The Special Education Grant must be disbursed to schools irrespective of the number of children with special needs on their roll, because to do otherwise would mean allowing that school competition has a cost. Only if the model worked in its purest form would children of different abilities be distributed in a statistically uniform fashion. But the model doesn’t work, let alone perfectly. The ablest and wealthiest children are much freer to move, and are more easily drawn to the schools that spend money on attractive facilities rather than learning supports and teaching staff for disabled pupils, thus directing greater resources to those schools.
In the crudest possible terms: your child can afford to choose to go to a school that isn’t inclusive; my child can only choose to go where she is accepted. Therefore your child’s freedom of choice undermines my child’s right to an education.

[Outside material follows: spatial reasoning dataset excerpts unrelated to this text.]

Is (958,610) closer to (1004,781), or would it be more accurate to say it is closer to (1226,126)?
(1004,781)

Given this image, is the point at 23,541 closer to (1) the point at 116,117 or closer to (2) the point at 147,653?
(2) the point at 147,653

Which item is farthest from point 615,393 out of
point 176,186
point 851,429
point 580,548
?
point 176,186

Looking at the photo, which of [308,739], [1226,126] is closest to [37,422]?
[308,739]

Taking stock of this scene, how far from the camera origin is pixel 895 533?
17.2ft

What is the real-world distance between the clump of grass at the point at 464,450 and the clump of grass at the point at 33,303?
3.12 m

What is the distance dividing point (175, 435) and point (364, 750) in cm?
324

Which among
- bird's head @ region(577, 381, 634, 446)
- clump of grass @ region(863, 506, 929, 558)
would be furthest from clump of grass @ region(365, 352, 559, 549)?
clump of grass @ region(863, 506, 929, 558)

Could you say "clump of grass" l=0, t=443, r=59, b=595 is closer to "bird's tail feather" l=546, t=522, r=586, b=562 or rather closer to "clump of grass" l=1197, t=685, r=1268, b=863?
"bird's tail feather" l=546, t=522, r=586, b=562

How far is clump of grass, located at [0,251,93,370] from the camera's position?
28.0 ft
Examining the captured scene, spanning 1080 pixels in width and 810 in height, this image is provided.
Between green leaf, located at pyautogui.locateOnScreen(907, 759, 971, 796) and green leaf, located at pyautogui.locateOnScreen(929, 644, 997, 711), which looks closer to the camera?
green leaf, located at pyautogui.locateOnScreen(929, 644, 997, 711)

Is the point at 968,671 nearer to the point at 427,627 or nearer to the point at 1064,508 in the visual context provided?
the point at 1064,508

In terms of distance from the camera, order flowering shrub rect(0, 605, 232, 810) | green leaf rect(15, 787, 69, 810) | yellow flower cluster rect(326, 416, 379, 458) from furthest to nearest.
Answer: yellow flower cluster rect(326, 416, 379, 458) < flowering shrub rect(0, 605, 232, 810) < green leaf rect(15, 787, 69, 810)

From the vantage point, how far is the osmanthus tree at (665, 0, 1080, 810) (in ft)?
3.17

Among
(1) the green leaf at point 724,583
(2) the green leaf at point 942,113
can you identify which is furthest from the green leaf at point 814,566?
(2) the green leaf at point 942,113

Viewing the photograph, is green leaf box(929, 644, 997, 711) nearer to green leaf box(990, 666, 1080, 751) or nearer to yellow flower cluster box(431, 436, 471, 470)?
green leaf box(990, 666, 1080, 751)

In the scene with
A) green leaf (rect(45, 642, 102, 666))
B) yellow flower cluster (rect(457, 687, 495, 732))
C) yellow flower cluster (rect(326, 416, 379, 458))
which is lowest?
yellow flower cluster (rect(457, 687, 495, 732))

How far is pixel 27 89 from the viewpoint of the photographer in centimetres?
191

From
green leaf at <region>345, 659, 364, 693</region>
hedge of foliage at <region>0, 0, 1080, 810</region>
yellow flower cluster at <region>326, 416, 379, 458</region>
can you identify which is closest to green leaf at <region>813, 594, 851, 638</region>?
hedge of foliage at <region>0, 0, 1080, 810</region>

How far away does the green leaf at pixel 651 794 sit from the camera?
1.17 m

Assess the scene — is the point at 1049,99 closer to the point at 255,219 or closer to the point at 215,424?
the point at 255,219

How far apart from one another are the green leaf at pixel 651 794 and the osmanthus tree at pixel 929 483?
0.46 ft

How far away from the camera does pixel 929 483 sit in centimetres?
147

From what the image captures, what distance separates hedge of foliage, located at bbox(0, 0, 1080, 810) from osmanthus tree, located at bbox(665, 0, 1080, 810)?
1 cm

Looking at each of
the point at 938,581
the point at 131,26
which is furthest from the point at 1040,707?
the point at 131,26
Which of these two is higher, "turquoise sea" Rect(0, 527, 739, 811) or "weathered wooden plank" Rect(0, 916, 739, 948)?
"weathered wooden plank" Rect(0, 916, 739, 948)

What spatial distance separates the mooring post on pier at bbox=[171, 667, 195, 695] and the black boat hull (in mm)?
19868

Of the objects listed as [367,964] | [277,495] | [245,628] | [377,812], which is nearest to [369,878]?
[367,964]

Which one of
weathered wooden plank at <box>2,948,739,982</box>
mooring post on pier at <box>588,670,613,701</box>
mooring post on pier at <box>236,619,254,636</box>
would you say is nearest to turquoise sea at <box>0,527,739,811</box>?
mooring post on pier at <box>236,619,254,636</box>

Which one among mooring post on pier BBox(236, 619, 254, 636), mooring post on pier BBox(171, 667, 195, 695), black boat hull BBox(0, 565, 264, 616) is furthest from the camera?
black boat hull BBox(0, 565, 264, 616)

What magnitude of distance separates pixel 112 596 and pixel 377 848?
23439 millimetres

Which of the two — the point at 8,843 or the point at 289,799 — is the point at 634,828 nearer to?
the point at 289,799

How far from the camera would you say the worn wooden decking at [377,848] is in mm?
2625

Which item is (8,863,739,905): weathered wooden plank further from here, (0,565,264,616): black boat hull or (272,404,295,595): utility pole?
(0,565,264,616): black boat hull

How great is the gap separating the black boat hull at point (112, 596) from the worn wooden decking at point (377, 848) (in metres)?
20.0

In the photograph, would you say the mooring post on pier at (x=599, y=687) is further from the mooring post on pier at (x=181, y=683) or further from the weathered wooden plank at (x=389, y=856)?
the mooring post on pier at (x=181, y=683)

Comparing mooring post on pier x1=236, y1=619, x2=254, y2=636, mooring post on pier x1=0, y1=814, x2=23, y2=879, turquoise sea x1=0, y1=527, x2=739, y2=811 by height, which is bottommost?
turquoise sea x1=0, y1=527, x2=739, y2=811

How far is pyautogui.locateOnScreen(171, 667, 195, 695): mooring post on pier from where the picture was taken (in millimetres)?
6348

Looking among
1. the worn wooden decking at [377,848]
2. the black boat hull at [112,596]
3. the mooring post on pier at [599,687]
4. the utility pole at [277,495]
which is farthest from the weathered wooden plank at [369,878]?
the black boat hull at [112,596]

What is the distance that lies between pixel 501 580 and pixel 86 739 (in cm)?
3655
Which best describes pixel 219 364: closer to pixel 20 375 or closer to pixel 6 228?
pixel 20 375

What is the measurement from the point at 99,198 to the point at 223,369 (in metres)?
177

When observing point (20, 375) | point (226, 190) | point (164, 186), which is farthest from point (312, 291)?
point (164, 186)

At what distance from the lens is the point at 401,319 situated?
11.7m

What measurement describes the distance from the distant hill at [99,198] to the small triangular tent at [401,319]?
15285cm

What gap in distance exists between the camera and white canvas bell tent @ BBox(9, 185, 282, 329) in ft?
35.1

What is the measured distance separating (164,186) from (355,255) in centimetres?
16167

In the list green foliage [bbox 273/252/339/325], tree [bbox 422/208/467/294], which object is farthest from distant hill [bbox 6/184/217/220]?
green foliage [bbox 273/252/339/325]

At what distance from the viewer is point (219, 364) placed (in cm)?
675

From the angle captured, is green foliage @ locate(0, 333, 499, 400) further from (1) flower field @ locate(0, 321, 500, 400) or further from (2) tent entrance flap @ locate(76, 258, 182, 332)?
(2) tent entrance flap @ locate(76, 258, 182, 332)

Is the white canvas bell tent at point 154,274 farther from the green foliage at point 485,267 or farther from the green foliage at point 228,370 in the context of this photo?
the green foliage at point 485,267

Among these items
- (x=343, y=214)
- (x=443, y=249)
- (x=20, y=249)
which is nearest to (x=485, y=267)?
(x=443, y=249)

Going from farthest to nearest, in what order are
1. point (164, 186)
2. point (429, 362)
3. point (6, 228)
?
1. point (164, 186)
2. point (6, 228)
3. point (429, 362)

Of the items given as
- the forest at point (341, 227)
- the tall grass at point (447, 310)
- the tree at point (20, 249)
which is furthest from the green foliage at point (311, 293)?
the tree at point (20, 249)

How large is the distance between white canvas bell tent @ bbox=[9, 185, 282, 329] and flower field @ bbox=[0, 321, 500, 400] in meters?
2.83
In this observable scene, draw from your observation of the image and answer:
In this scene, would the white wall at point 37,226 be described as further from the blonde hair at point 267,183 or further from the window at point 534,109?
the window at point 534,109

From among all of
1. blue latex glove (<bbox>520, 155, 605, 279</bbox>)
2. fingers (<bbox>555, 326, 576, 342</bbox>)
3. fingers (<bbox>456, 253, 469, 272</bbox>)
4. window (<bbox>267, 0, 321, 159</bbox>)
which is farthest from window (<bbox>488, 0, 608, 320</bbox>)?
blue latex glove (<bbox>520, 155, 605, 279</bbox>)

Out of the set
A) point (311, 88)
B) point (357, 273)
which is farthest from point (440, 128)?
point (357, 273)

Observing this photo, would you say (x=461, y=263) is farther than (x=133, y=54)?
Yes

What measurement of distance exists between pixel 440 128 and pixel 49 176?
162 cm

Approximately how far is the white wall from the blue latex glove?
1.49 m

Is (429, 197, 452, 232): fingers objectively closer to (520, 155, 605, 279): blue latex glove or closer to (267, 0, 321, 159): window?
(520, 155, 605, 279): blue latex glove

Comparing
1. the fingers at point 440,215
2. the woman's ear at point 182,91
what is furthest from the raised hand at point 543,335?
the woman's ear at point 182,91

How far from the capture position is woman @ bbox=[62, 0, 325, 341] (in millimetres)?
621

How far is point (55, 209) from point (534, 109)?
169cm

It’s only fair to point out that I too subscribe to an ideology, which I own along with its history and its hope, its errors and its crimes. If our darkening century carries forward but one aspect of it, I hope it’s the slogan that Marx borrowed from Louis Blanc (and that goes back even further, for communism is an old idea): ‘From each according to their ability, to each according to their need.’ Our aspirations for our daughter are encapsulated in that phrase: that she may be regarded in life and not just at school as a full human being, with needs and desires and her own capacity for expression to be nurtured and valued; instead of as a burden, a problem, a faulty economic unit of production and the passive object of lifelong care.
2 comments:
A great piece Giovani!
Very thought provoking. Wouldn't it be nice to live in a world where teacher aiding was elevated into a profession where training was given in helping children with specific disabilities? And if there were more of them?. If they were a child's right not something which had to be fought for?